NOTHING EVER HAPPENS – EVEN AS WE SPEAK
From Australia, Even As We Speak were a Sarah band who probably felt the label wasn’t quite up to the job of taking them where they wanted to go. They did achieve some limited mainstream indie success in the early 90s, scoring a few indie chart hits, getting a reasonable amount of Radio 1 airplay for their album Feral Pop Frenzy and recording sessions for John Peel and Mark Goodier. This single – less than a minute-and-a-half long – is a fairly gloomy affair about going home on your own after a Saturday night out (in a similar vein to How Soon Is Now by The Smiths), but is still more uplifting than the Del Amitri song of the same name.
MAJOR JOHN – THE WAKE
By the time Glasgow-based The Wake teamed up with Sarah they were already well known in indie circles, having spent several years on Factory Records, touring with labelmates New Order. However if the track Joke Shop – an venomous attack on label boss Tony Wilson (“he’s condescending and he’s running a joke shop”) – is anything to go by, the time at Factory was not an entirely happy one. They were introduced to Sarah by their pals The Orchids, and Major John, was their second single on the label. You’ll not be surprised to learn it was about the Prime Minister of the time, John Major. And you’ll be equally unsurprised to learn it wasn’t exactly complimentary despite the jolly tune.
WONDER – THE SPRINGFIELDS
American duo Paul Chastain and Ric Menck released two Sarah singles as The Springfields. Wonder was the second, released almost three years after the first. In many ways it’s typical Sarah, with chiming guitars, tinny drums and wistful male vocals. But the harmonies on the chorus lift it up to another level, and although it’s still very much a British sound, there’s a definite American twang to proceedings. In fact it reminds me a lot of The Pains of Being Pure At Heart and The Drums, both of whom cite Sarah as a big influence. Chastain and Menck released music under a variety of names, but had most success as Velvet Crush, best known for their cover of Teenage Fanclub’s Everything Flows, which led to them being signed by Creation.
BREATHE – ETERNAL
No, it’s not the 90s girl band featuring lads mag favourite Louise Nurding, although I have to admit that would have been interesting to see what Sarah would have done with them.

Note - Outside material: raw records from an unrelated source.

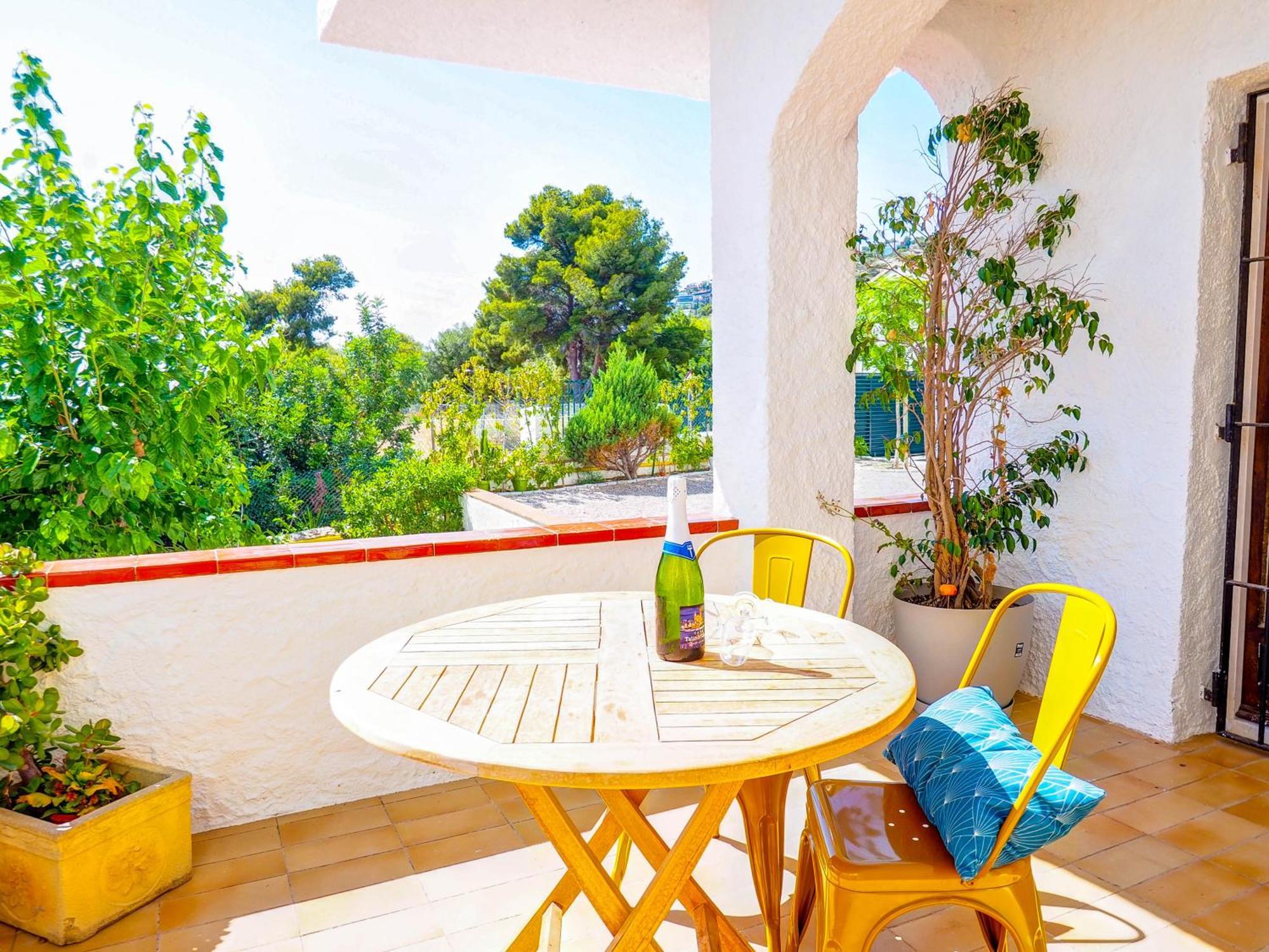 Sea Balcony By Hello Homes * Sitges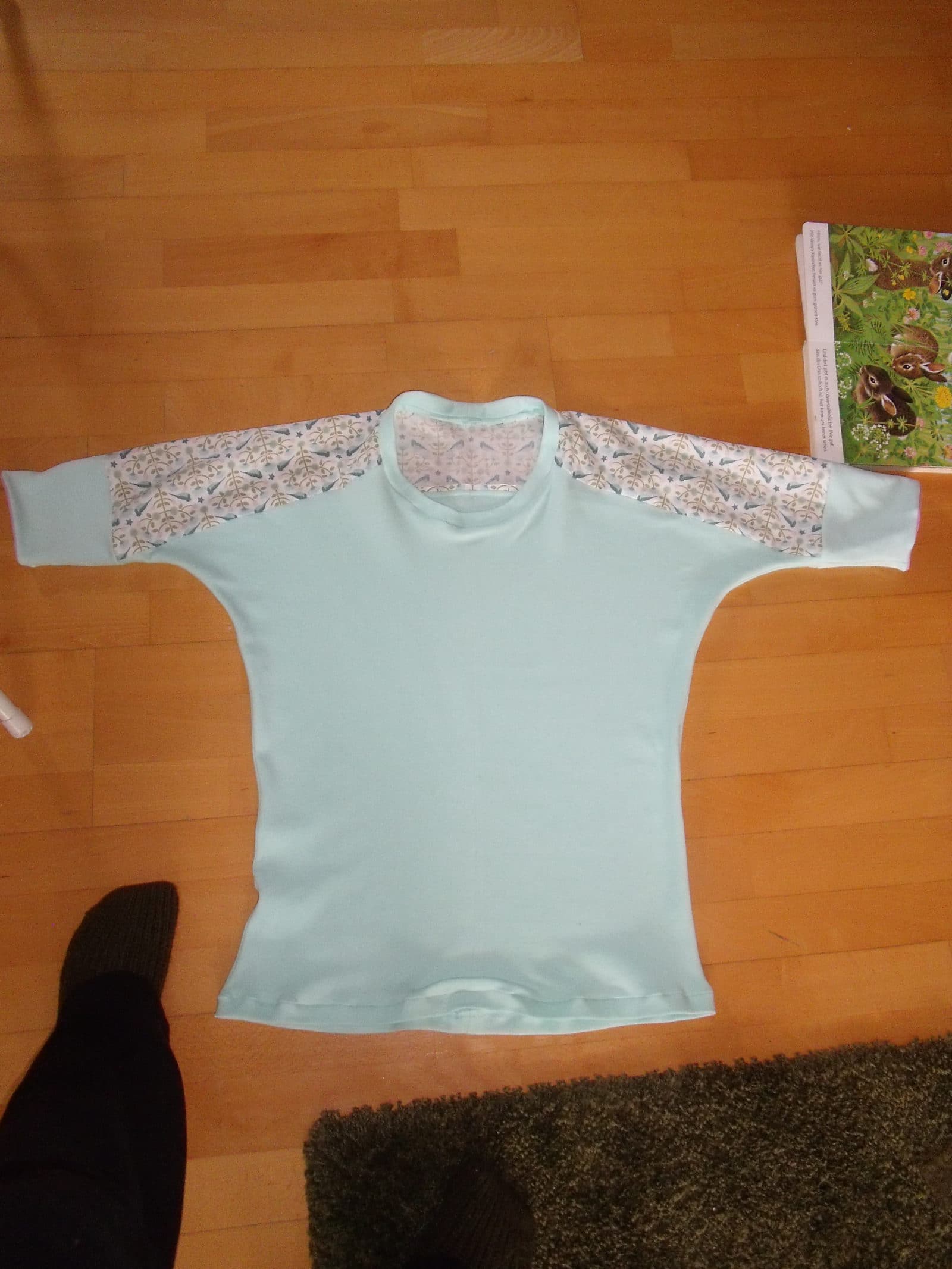 Mein Easy Peasy Shirt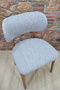 Bohemian New Model Chair Cover Jacquard - 2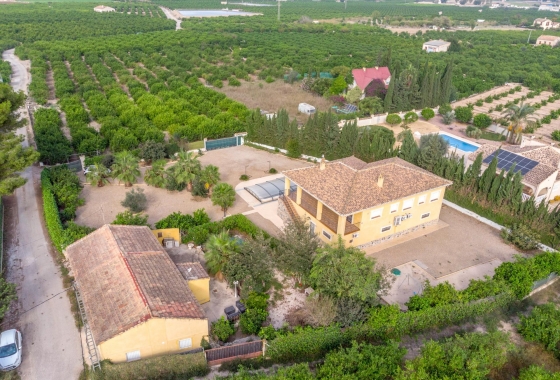 Reventa - Country House - Orihuela - Molins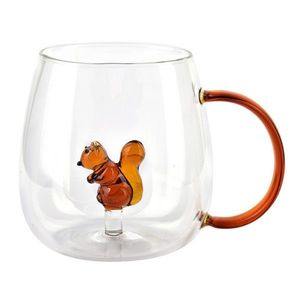 Sklenený hrnček PETER - výber z 5 prevedení vyobraziť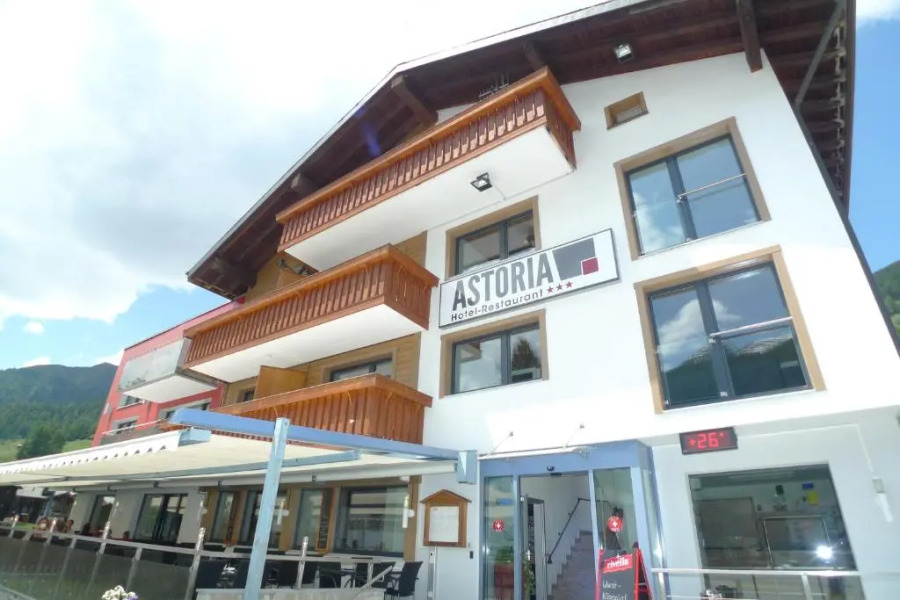 Hotel Astoria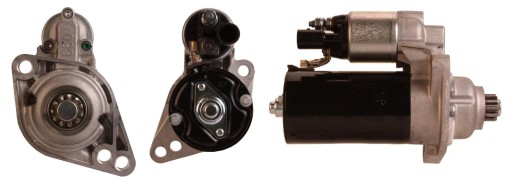 Элсток стартер 25-4091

Rather than middle of the road RnB, this Eternal dabbled in what was known at the time as shoegazing; fuzzy guitars, dreamy vocals and, if you listen closely enough, a hint of melody hidden away amid the noise. This was their only single and they split up soon after, having played just one gig. Like fellow shoegazers Ride, Chapterhouse and Slowdive, Eternal came from the Thames Valley area and owned everything My Bloody Valentine had ever recorded (probably). One of them even went on to join Slowdive after Eternal broke up.
RIO – ANOTHER SUNNY DAY
Harvey Williams was probably Sarah’s most prolific artist. As well recording as Another Sunny Day, he also played with the Field Mice, The Hit Parade and Blueboy and produced a solo album under his own name. This was his best single, acoustic guitars and sweeping (synthetic) strings providing the backdrop to his lovelorn vocals, as he pleads with the love of his life to spurn some other feckless interloper and return his affections, even though he seems to know he’s wasting his time.